For Love of the Game - Clear the Mechanism (Bot9 #225)
For Love of the Game - Clear the Mechanism
by Keith Wahl
The feedback from our "At the Movies" series and the coinciding CG Podcast has led us on a path to continue this exploration of the spiritual lessons we can learn from our favorite baseball movies. Enjoy this month's focus on For Love of the Game!
One of the most memorable scenes in For Love of the Game occurs when Billy Chapel is standing on the mound in the middle of Yankee Stadium and mutters to himself, “Clear the Mechanism.” The sounds of the stadium drift into muffled background noise, things in the distance become a blur, and all Chapel can see is the scene in the batter’s box. Chapel has entered what some athletes have experienced as “The Zone.”

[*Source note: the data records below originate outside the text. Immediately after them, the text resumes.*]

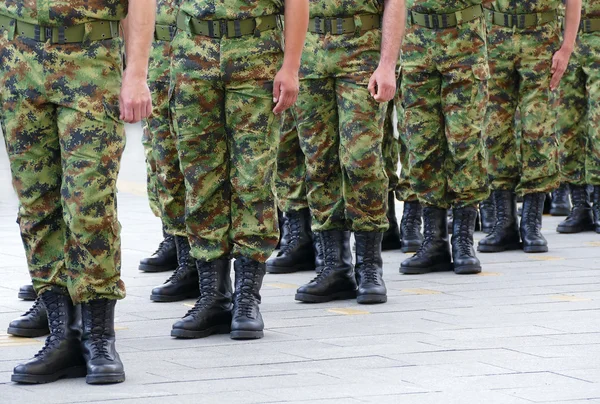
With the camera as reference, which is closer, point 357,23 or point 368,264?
point 357,23

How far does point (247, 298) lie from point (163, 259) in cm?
205

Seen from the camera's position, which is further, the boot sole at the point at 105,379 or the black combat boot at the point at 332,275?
the black combat boot at the point at 332,275

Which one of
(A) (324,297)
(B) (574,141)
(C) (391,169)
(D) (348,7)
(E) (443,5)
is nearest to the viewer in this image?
(D) (348,7)

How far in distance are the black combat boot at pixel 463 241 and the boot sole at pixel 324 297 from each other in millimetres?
1011

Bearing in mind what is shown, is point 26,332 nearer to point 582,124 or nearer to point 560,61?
point 560,61

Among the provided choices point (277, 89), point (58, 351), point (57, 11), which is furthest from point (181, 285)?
point (57, 11)

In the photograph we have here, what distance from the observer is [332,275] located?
21.2ft

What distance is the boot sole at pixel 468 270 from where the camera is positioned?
23.8 ft

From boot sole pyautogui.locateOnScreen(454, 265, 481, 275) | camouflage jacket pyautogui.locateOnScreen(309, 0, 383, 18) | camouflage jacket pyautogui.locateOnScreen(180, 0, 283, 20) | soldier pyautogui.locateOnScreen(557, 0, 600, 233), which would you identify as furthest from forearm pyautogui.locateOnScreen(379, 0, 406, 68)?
soldier pyautogui.locateOnScreen(557, 0, 600, 233)

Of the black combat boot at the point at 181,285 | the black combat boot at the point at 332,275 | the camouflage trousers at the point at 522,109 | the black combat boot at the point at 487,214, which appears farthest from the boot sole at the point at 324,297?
the black combat boot at the point at 487,214

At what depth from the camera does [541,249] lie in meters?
8.14

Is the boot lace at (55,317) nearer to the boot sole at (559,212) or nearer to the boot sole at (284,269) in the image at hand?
the boot sole at (284,269)

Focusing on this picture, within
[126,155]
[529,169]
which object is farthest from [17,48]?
[126,155]

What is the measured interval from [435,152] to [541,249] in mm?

I’ve started to think that “The Zone” is far more spiritual than it is just a mental state. I’ve wondered if “praying continually” (1 Thessalonians 5:17) is a piece of that. Is another piece being mindful of seeking first his kingdom and his righteousness while focusing on today, the very moment in front of us? I’ve had a sense and a feeling about this, and then a met Ray Santiago III (Twitter @RenewedMindRay3, or https://www.renewedmindperformance.com/).
Ray wrote a book recently called Playing on High Ground. In the book and in Ray’s mental game training, he focuses on using the Word of God to guide our understanding of the mental/spiritual game of baseball. In Chapter 2, the character’s Mack and Jacoby are having the following conversation:
(Mack) “Our job is to seek God first in prayer and He will meet our every need. In baseball, your job as a pitcher is to focus on hitting the glove and thinking the best thought possible for the situation despite the circumstances. Dude you catch in verse 30 (Matthew 6:30) what was called into question?”
(Jacoby) “Their believing. Similar to how Jesus asked Peter on the water.”
(Mack) “Exactly. This group of people was being reminded to get back to believing God rather than allowing anxious thoughts to steal their focus so easily.”
When Billy Chapel says, “Clear the Mechanism,” he’s eliminating anything that could distract him or give him an anxious thought. Ray has a couple of blogs about “Present Moment Focus” (Links: Part 1 and Part 2). The idea is that “to fully focus is to truly focus.” That’s what Chapel does and it leads him into total immersion in the present moment’s activity.
Wouldn’t we all benefit from “clearing the mechanism” and focusing ourselves on God’s Word for our mental and spiritual approach to the game? Or life? Take a moment today to “Clear the Mechanism” and find that present moment focus wherever you may be!